Material for this exercise Start Marker

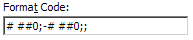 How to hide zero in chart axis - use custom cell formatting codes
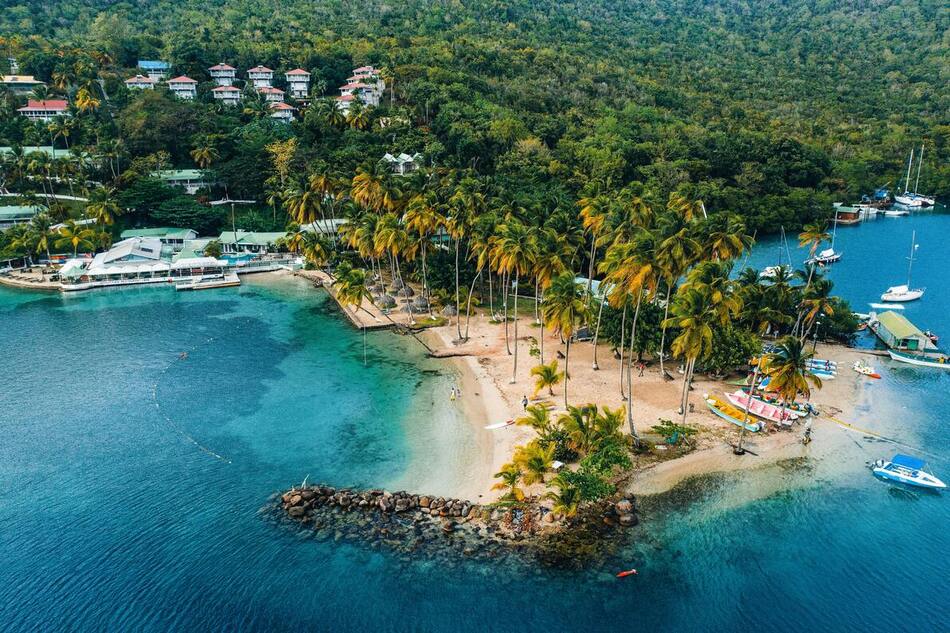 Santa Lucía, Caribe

Material for this exercise End Marker
Material for this exercise Start Marker

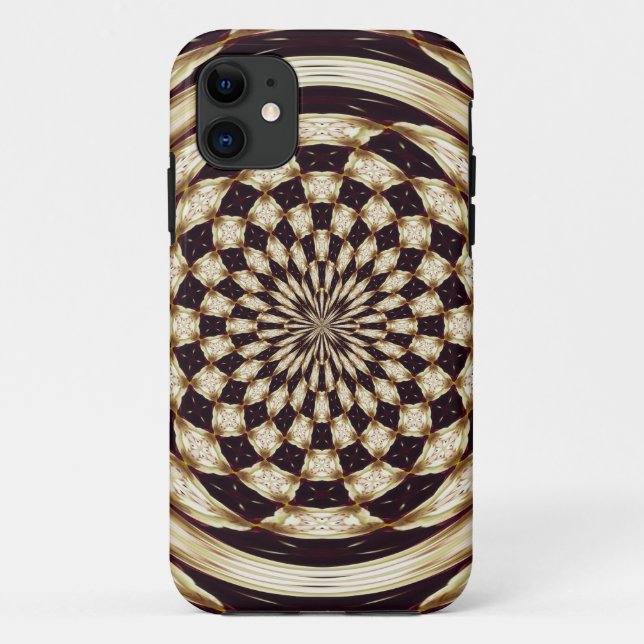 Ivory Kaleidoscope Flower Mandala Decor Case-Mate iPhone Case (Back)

Material for this exercise End Marker

Your goal →
Copy out exactly the material that runs from the line with "How to hide" to the line with "Santa Lucía, Caribe", ends included, and leave the pictures behind.

Completed exercise →
 How to hide zero in chart axis - use custom cell formatting codes
 Santa Lucía, Caribe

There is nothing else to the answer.